Research on this project is expected to take up to a few years. More study is needed in the areas of agronomy, meal, economics and life cycle analysis. Fifteen faculty members, 15 undergraduate and graduate students and even a couple faculty members from South Dakota School of Mines and Technology are working on the project, Gibbons said. These areas of research exist to maximize the nutrition content, perfect growing practices and give an idea of a potential market for carinata.

 For the economics and life cycle analysis, research is conducted to view how carinata financially compares to other crops, the effect on the economy, job market and in general what the effects are of growing carinata in South Dakota.

 Growing carinata could be a possibility for growers in South Dakota as early as 2017. Next spring, 5,000 acres could be grown between 10 to 12 different producers.
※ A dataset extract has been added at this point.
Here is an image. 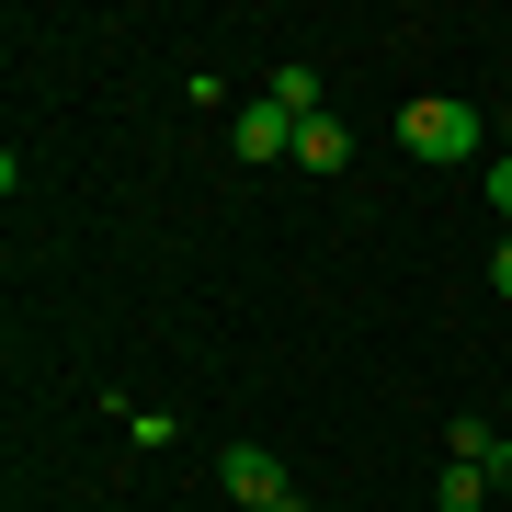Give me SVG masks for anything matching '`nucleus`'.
I'll list each match as a JSON object with an SVG mask.
<instances>
[{"instance_id":"obj_1","label":"nucleus","mask_w":512,"mask_h":512,"mask_svg":"<svg viewBox=\"0 0 512 512\" xmlns=\"http://www.w3.org/2000/svg\"><path fill=\"white\" fill-rule=\"evenodd\" d=\"M478 103H456V92H421V103H399V148L410 160H433V171H456V160H478Z\"/></svg>"},{"instance_id":"obj_2","label":"nucleus","mask_w":512,"mask_h":512,"mask_svg":"<svg viewBox=\"0 0 512 512\" xmlns=\"http://www.w3.org/2000/svg\"><path fill=\"white\" fill-rule=\"evenodd\" d=\"M217 490H228L239 512H296V478H285L274 444H228V456H217Z\"/></svg>"},{"instance_id":"obj_3","label":"nucleus","mask_w":512,"mask_h":512,"mask_svg":"<svg viewBox=\"0 0 512 512\" xmlns=\"http://www.w3.org/2000/svg\"><path fill=\"white\" fill-rule=\"evenodd\" d=\"M228 148H239V160H296V114L274 92H251V103L228 114Z\"/></svg>"},{"instance_id":"obj_4","label":"nucleus","mask_w":512,"mask_h":512,"mask_svg":"<svg viewBox=\"0 0 512 512\" xmlns=\"http://www.w3.org/2000/svg\"><path fill=\"white\" fill-rule=\"evenodd\" d=\"M296 171L342 183V171H353V126H330V114H308V126H296Z\"/></svg>"},{"instance_id":"obj_5","label":"nucleus","mask_w":512,"mask_h":512,"mask_svg":"<svg viewBox=\"0 0 512 512\" xmlns=\"http://www.w3.org/2000/svg\"><path fill=\"white\" fill-rule=\"evenodd\" d=\"M262 92H274V103L296 114V126H308V114H319V69H308V57H285V69L262 80Z\"/></svg>"},{"instance_id":"obj_6","label":"nucleus","mask_w":512,"mask_h":512,"mask_svg":"<svg viewBox=\"0 0 512 512\" xmlns=\"http://www.w3.org/2000/svg\"><path fill=\"white\" fill-rule=\"evenodd\" d=\"M490 490H501L490 467H444V478H433V512H478V501H490Z\"/></svg>"},{"instance_id":"obj_7","label":"nucleus","mask_w":512,"mask_h":512,"mask_svg":"<svg viewBox=\"0 0 512 512\" xmlns=\"http://www.w3.org/2000/svg\"><path fill=\"white\" fill-rule=\"evenodd\" d=\"M490 205L512 217V148H490Z\"/></svg>"},{"instance_id":"obj_8","label":"nucleus","mask_w":512,"mask_h":512,"mask_svg":"<svg viewBox=\"0 0 512 512\" xmlns=\"http://www.w3.org/2000/svg\"><path fill=\"white\" fill-rule=\"evenodd\" d=\"M490 478H501V490H512V433H501V444H490Z\"/></svg>"},{"instance_id":"obj_9","label":"nucleus","mask_w":512,"mask_h":512,"mask_svg":"<svg viewBox=\"0 0 512 512\" xmlns=\"http://www.w3.org/2000/svg\"><path fill=\"white\" fill-rule=\"evenodd\" d=\"M490 285H501V296H512V239H501V251H490Z\"/></svg>"},{"instance_id":"obj_10","label":"nucleus","mask_w":512,"mask_h":512,"mask_svg":"<svg viewBox=\"0 0 512 512\" xmlns=\"http://www.w3.org/2000/svg\"><path fill=\"white\" fill-rule=\"evenodd\" d=\"M490 137H501V148H512V114H490Z\"/></svg>"},{"instance_id":"obj_11","label":"nucleus","mask_w":512,"mask_h":512,"mask_svg":"<svg viewBox=\"0 0 512 512\" xmlns=\"http://www.w3.org/2000/svg\"><path fill=\"white\" fill-rule=\"evenodd\" d=\"M501 433H512V387H501Z\"/></svg>"},{"instance_id":"obj_12","label":"nucleus","mask_w":512,"mask_h":512,"mask_svg":"<svg viewBox=\"0 0 512 512\" xmlns=\"http://www.w3.org/2000/svg\"><path fill=\"white\" fill-rule=\"evenodd\" d=\"M296 512H308V501H296Z\"/></svg>"},{"instance_id":"obj_13","label":"nucleus","mask_w":512,"mask_h":512,"mask_svg":"<svg viewBox=\"0 0 512 512\" xmlns=\"http://www.w3.org/2000/svg\"><path fill=\"white\" fill-rule=\"evenodd\" d=\"M228 512H239V501H228Z\"/></svg>"}]
</instances>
Gibbons said the plan is to recruit farmers to grow it over a gradual period of time to prepare for commercial growth. This way, experienced producers can educate new producers through field days or conversations in a local coffee shop.

 “Producers with experience growing it can provide answers easier for new producers,” Gibbons said.

 Gibbons has an idea of what success will look like for the project after its completion.

 “I think that’s planting 100,000-plus acres of carinata, having a crushing facility and fuel production facility in South Dakota,” Gibbons said. “It will also be using the meal to feed local cattle, creating jobs and ultimately benefiting farmers and ranchers.”